3.3.1.4. Spatial grouping and GIR
Lieberman et al. [LIE 07] and Martins et al. [MAR 08b] tackle the problem of
combining the place references given in a text in order to find the encompassing
geographic scope that the document discusses as a whole. They propose the
standardization of spatial information by mainly searching for the “focus” of the
document, in other words the main area which it relates to. The advantage of this is
the simplification of the spatial search, given that a single piece of spatial information
is associated with each document. The administrative divisions being hierarchical
(the world is divided into continents, followed by countries, regions, cities, etc.) and
meaningful, Lieberman et al. [LIE 07] and Martins et al. [MAR 08b] implement this
type of standardization. It is thus possible to regroup several cities within the same
region, for example.
By applying a similar approach to the temporal and thematic dimensions, in other
words by obtaining the spatial, temporal and thematic scopes of the document, the
combinations would apply in a logical way. Indeed, each criterion subject to a
generalization-type standardization, the criteria would then be consistent.
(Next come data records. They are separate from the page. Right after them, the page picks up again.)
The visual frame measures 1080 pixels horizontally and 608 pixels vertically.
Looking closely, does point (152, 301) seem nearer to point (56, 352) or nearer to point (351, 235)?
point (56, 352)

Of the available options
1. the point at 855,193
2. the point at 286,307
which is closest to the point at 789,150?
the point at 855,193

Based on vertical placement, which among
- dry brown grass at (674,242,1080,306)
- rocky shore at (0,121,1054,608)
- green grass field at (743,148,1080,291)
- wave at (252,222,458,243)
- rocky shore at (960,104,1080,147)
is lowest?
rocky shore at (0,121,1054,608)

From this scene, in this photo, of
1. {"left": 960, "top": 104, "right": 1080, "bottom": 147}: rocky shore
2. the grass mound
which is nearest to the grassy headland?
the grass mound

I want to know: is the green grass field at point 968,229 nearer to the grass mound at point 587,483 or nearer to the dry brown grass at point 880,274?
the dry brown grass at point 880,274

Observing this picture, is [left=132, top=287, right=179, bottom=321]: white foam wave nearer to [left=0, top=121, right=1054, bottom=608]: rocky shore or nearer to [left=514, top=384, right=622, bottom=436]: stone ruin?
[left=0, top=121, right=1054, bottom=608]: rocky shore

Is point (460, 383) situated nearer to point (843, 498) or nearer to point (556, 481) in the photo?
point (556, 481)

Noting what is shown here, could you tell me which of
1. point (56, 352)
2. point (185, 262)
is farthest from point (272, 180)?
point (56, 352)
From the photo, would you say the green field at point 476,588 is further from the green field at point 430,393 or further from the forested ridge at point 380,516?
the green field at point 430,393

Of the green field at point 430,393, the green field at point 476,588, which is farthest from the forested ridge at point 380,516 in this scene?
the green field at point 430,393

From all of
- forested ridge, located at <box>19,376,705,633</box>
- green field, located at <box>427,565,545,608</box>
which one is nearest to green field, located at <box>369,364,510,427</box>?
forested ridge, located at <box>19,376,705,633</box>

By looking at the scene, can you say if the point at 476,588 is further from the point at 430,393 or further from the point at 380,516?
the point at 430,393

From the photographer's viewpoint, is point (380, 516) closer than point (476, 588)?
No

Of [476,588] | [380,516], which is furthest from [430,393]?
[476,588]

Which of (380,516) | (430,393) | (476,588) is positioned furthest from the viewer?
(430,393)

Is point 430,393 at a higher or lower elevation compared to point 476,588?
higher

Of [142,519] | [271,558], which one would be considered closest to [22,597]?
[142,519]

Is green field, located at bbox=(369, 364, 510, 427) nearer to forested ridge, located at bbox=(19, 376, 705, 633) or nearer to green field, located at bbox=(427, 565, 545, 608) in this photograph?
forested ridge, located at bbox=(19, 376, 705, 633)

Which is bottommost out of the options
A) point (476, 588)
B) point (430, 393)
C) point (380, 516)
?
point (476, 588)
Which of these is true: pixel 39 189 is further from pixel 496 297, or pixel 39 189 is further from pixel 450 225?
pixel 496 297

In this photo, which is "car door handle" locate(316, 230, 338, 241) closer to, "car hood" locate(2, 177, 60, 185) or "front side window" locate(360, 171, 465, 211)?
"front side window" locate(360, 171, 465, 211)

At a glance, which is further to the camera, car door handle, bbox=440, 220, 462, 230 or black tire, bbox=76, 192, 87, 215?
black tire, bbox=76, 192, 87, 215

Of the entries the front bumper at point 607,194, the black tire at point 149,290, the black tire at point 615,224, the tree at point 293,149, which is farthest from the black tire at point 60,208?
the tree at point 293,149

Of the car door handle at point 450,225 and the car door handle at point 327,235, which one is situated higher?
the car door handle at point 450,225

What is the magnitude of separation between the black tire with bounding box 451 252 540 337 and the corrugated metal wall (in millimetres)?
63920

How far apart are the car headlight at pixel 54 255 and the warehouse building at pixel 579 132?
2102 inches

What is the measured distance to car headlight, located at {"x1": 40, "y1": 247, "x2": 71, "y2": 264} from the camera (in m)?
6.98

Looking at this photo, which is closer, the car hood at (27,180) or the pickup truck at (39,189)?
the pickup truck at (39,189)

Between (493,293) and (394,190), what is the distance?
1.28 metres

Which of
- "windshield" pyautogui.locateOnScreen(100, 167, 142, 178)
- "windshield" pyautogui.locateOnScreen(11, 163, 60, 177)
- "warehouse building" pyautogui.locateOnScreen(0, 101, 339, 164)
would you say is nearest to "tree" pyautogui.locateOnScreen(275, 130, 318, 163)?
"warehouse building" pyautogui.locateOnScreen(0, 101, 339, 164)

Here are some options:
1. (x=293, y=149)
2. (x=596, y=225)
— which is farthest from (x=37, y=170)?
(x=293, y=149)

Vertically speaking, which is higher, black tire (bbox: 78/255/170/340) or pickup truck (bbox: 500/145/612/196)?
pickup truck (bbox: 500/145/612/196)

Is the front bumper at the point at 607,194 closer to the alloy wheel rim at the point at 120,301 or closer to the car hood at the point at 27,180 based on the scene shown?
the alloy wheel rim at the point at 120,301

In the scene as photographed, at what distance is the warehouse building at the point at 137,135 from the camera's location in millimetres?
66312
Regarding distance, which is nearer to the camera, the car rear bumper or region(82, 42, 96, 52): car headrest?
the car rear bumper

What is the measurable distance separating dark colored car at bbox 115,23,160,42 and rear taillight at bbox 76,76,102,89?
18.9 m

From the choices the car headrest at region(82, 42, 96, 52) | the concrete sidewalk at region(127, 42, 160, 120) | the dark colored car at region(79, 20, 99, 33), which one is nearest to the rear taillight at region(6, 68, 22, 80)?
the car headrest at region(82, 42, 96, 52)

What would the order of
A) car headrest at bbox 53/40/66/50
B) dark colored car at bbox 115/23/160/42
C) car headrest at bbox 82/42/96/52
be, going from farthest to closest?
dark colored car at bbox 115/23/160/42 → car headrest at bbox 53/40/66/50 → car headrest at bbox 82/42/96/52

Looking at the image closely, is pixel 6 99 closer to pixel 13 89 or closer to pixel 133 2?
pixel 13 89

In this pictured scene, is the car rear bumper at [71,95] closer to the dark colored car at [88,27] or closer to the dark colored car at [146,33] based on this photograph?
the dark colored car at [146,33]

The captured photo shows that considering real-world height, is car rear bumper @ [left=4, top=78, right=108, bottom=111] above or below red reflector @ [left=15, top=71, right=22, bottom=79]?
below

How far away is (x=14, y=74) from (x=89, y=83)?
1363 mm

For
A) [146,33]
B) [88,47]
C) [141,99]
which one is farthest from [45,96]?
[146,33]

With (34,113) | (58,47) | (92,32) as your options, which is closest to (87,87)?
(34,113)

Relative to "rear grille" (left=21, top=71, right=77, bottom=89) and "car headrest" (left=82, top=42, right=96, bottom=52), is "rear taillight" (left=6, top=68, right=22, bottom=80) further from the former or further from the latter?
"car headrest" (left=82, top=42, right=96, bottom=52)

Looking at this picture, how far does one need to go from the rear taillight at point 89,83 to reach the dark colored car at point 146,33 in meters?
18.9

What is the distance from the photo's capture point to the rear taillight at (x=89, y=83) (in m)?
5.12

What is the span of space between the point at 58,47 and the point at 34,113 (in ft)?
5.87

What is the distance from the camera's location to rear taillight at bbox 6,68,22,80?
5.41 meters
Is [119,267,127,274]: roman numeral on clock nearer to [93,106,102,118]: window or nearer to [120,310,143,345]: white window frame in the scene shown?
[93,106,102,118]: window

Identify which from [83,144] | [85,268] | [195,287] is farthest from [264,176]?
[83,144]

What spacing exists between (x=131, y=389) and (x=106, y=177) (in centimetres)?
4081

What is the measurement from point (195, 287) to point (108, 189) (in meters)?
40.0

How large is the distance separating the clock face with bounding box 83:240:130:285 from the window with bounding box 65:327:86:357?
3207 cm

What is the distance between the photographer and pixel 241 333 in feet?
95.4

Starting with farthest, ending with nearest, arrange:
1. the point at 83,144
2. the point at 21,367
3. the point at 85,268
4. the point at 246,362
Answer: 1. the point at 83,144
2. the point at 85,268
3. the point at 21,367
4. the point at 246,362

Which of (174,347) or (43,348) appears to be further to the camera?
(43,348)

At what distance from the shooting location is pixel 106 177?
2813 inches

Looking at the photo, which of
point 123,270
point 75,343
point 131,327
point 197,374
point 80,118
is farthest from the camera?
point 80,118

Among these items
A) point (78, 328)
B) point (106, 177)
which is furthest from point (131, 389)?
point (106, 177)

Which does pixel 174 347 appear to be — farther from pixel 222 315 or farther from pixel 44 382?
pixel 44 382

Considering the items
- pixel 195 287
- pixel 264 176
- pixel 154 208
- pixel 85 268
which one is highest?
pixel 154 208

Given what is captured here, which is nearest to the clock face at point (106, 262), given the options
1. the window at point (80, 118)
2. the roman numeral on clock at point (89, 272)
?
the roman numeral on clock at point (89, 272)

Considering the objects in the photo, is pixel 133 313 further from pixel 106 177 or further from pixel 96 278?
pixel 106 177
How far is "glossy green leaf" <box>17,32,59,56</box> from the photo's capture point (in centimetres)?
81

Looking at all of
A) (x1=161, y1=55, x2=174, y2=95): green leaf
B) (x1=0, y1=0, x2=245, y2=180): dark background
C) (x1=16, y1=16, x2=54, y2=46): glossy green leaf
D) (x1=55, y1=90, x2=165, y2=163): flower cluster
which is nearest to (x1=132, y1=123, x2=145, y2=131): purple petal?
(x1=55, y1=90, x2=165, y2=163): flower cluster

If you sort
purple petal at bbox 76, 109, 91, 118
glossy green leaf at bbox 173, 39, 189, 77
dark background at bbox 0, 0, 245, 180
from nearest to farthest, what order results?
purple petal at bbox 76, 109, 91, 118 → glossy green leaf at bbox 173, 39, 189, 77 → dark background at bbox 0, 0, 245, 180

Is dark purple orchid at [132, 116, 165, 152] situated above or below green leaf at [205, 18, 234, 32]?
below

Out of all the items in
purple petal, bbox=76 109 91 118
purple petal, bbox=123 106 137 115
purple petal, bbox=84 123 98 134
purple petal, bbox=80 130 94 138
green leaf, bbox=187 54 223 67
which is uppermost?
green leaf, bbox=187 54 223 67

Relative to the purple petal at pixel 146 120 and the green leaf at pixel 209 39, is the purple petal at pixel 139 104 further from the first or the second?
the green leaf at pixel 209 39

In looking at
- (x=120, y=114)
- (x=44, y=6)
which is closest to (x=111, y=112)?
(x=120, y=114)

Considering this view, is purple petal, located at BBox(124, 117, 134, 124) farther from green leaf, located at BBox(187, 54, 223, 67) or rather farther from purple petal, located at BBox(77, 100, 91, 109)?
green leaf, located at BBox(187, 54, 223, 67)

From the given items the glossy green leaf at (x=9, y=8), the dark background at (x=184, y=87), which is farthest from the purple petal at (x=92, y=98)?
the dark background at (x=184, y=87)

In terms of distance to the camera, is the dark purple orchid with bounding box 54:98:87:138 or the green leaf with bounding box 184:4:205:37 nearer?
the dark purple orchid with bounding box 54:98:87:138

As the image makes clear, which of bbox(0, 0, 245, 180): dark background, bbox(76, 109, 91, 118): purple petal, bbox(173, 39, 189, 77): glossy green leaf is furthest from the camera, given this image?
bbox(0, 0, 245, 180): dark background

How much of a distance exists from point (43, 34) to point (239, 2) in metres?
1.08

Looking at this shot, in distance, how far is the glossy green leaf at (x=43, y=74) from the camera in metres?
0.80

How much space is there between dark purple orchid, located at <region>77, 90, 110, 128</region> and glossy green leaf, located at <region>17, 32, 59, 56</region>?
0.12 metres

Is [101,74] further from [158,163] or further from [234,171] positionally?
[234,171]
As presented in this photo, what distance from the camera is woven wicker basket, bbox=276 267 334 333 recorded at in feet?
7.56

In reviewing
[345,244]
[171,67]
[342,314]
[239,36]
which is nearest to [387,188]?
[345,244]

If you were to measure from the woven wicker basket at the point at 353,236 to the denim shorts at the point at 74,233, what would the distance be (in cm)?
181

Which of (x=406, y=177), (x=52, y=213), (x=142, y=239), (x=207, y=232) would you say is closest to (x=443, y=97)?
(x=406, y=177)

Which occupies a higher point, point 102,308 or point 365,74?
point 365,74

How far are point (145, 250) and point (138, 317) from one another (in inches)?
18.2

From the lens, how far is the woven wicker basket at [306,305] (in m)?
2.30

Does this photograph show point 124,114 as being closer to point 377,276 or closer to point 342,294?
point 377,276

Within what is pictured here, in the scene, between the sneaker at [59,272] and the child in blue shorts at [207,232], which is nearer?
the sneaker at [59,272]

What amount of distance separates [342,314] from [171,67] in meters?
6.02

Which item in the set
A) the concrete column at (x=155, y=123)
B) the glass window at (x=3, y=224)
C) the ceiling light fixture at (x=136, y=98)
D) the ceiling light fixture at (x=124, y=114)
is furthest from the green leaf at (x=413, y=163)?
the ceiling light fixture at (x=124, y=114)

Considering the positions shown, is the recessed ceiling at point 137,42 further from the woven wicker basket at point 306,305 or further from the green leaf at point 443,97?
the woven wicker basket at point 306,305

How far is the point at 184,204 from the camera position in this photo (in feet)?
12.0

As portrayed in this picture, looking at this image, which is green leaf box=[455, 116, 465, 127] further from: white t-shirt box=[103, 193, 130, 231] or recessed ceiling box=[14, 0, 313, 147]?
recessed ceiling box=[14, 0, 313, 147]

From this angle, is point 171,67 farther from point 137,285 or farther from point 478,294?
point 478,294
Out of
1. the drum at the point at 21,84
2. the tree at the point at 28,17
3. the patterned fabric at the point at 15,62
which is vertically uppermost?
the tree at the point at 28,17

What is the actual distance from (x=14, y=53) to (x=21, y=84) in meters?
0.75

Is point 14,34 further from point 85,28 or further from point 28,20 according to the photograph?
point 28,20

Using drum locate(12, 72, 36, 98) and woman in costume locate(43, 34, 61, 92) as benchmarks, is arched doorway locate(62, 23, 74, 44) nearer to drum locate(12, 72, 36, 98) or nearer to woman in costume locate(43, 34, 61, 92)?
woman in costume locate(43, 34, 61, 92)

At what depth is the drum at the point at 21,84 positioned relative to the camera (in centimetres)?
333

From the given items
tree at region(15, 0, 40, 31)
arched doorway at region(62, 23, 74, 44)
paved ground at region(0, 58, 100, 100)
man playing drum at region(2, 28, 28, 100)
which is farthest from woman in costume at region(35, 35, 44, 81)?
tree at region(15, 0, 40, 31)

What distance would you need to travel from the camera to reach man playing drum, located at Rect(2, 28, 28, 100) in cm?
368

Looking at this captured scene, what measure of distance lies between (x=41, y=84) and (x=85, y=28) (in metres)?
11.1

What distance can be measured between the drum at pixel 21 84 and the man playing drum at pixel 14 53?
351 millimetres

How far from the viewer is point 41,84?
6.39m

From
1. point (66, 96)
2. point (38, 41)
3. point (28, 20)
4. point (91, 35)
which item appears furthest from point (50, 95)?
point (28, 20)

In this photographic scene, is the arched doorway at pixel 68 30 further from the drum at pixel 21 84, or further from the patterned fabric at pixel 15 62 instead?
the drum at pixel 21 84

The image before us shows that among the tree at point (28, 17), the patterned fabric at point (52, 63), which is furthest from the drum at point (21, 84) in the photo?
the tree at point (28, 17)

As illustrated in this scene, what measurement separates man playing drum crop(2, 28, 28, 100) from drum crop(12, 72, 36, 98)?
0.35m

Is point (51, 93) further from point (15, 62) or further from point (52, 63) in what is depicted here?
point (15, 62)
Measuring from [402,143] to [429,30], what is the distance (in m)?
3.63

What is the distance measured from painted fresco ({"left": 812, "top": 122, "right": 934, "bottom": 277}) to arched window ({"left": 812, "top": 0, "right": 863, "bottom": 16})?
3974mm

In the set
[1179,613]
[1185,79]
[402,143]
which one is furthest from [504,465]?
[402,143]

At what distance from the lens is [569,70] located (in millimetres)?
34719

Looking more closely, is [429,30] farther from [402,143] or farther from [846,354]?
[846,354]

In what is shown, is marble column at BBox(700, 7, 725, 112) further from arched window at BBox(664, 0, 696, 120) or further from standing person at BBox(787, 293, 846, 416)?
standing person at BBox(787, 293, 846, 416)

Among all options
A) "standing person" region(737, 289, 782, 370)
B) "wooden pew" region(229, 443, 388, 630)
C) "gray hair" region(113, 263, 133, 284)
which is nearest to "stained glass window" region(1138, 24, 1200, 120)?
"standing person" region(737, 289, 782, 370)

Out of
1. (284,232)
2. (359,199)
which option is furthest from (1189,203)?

Nevertheless, as Lieberman et al. [LIE 07] explain, unless the inaccuracy of the
results is very strongly increased, it is very difficult to obtain a single focus if the
document contains very distant spatial information. Thus, for example, for a
document evoking the city of Biarritz (in Southwestern France) and the city of Lille
(in the North of France), the process of generalization will propose France. This form
of grouping can, therefore, lead to an excessive generalization [LIE 07].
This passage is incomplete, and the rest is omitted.